Pourquoi certaines personnes attirent-elles davantage les moustiques ?

Avec l’arrivée des journées estivales, nombreuses sont les occasions de se retrouver en extérieur. Toutefois, certains participants à ces rassemblements se retrouvent souvent avec des piqûres de moustiques. Ce phénomène soulève une question essentielle : pourquoi certaines personnes semblent-elles plus attirantes pour ces insectes ? En France, la propagation de maladies telles que la dengue ou le chikungunya accentue l’importance de ce sujet, le plaçant au cœur des enjeux de santé publique.

EN BREF

  • Une étude récente identifie des facteurs déterminants d’attractivité pour les moustiques.
  • La chaleur corporelle et l’odeur jouent un rôle clé dans l’attraction.
  • Des recommandations émergent pour mieux protéger les individus lors des piqûres.

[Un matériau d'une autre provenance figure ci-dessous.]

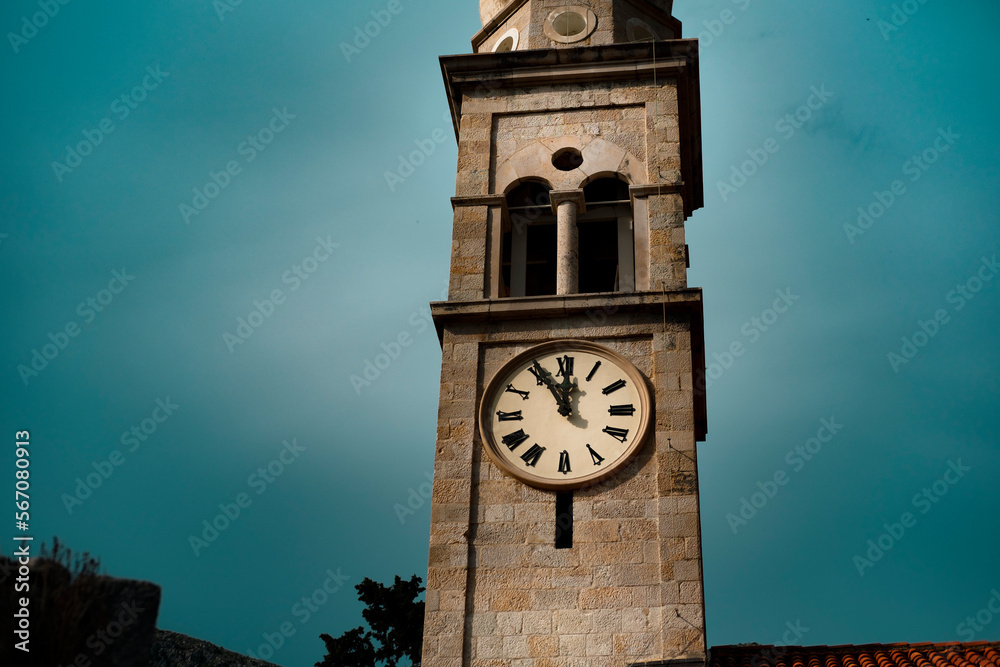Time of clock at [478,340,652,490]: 11:55
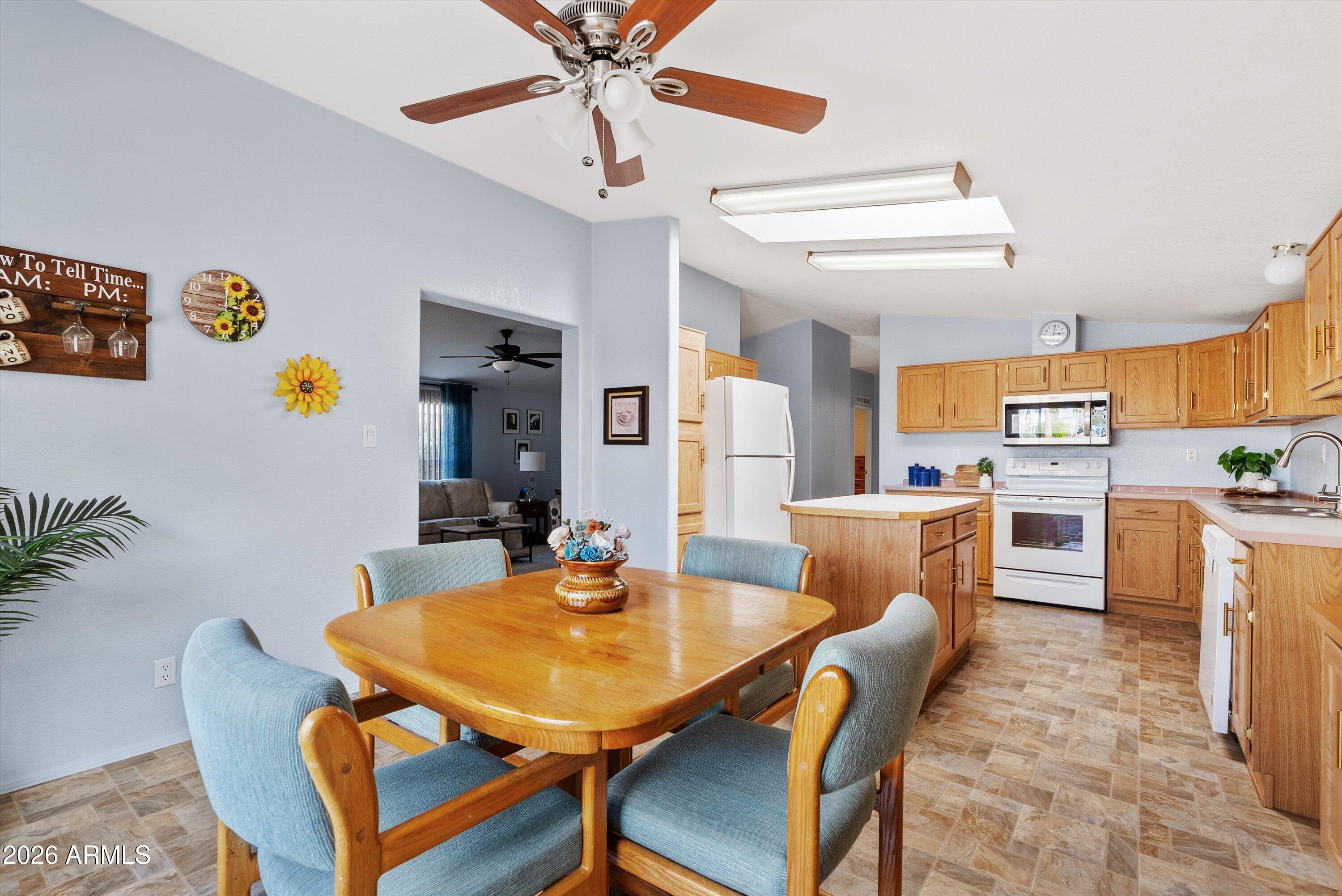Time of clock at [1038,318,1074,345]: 3:01
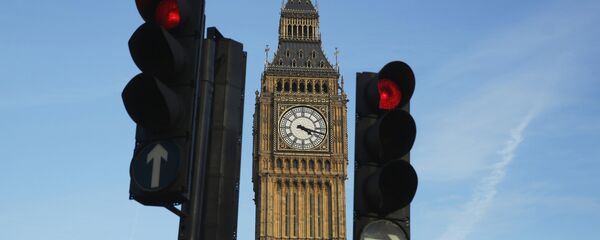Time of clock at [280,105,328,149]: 4:17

Une étude publiée le 17 juin 2026, compilant des recherches menées en laboratoire et sur le terrain, fournit des éclairages précieux sur les signaux sensoriels qui attirent les femelles moustiques. Celles-ci détectent d’abord le dioxyde de carbone que les humains expirent, ce qui leur permet de repérer une cible humaine jusqu’à plusieurs dizaines de mètres. Ensuite, l’odeur corporelle devient un facteur de sélection à environ 10 mètres, suivie de la chaleur et de l’humidité, qui facilitent l’approche finale.

Dans cette étude, 42 femmes ont été analysées, permettant de distinguer 27 composés odorants parmi près de 1 000 émis par l’être humain. Parmi ces substances, le « 1-octen-3-ol », dérivé du sébum cutané, a été identifié comme rendant certaines personnes, notamment les femmes enceintes au deuxième trimestre, particulièrement séduisantes pour les moustiques, même à faible concentration. Par ailleurs, la consommation de bière a été associée à une augmentation de l’attractivité, en modifiant l’odeur corporelle et en élevant la température cutanée. Une étude néerlandaise a révélé que les participants ayant bu de la bière dans les 24 heures étaient 1,35 fois plus souvent piqués.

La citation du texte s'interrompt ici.